ASTD Patterns for Integrated Continuous Anomaly Detection In Data Logs
Chaymae El Jabri, Marc Frappier, Pierre-Martin Tardif
TL;DR
This work uses Algebraic State Transition Diagrams (ASTD) augmented with a new Quantified Flow operator to specify and execute an ensemble of unsupervised anomaly detectors over streaming data logs. By employing a sliding window for continuous learning, the approach renews training data at window boundaries and combines multiple models (K-means, KDE, LOF) via majority voting to detect anomalies per event. The contribution includes extending ASTD with Quantified Flow to enable scalable, per-model concurrency and modular composition, plus a concrete specification pattern that can be adapted to other unsupervised methods. Experiments on CERT Insider Threat data show that windowing plus ensemble fusion improves detection rates across configurations, while highlighting the importance of parameter choices for window size and renewal. Overall, the paper demonstrates how ASTD can serve as a high-level, executable framework for designing modular, reusable anomaly-detection pipelines in data streams.
Abstract
This paper investigates the use of the ASTD language for ensemble anomaly detection in data logs. It uses a sliding window technique for continuous learning in data streams, coupled with updating learning models upon the completion of each window to maintain accurate detection and align with current data trends.
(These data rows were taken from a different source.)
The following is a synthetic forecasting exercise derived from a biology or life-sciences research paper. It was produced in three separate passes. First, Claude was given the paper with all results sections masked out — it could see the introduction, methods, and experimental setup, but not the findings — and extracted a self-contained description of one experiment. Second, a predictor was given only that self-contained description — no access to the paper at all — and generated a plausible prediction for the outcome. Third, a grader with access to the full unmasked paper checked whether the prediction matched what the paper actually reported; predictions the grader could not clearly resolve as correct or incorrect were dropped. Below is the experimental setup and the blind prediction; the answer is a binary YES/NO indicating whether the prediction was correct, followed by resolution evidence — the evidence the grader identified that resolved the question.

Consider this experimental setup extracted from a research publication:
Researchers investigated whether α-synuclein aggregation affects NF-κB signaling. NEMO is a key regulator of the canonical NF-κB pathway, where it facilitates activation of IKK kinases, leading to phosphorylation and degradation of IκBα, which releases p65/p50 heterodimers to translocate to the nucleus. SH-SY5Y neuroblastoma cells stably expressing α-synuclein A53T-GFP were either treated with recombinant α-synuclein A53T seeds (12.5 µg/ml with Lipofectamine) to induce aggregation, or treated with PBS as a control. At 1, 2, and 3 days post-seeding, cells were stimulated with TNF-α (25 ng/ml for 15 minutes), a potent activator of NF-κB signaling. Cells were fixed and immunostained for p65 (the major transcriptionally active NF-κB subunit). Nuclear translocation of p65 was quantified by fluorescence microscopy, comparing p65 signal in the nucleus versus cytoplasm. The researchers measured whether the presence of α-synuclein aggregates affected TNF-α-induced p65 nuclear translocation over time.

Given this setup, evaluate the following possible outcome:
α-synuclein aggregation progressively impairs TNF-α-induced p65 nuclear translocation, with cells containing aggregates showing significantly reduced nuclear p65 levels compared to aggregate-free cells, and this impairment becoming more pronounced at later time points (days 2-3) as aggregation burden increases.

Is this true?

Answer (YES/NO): YES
It proposes ASTD patterns for combining learning models, especially in the context of unsupervised learning, which is commonly used for data streams. To facilitate this, a new ASTD operator is proposed, the Quantified Flow, which enables the seamless combination of learning models while ensuring that the specification remains concise. Our contribution is a specification pattern, highlighting the capacity of ASTDs to abstract and modularize anomaly detection systems. The ASTD language provides a unique approach to develop data flow anomaly detection systems, grounded in the combination of processes through the graphical representation of the language operators. This simplifies the design task for developers, who can focus primarily on defining the functional operations that constitute the system.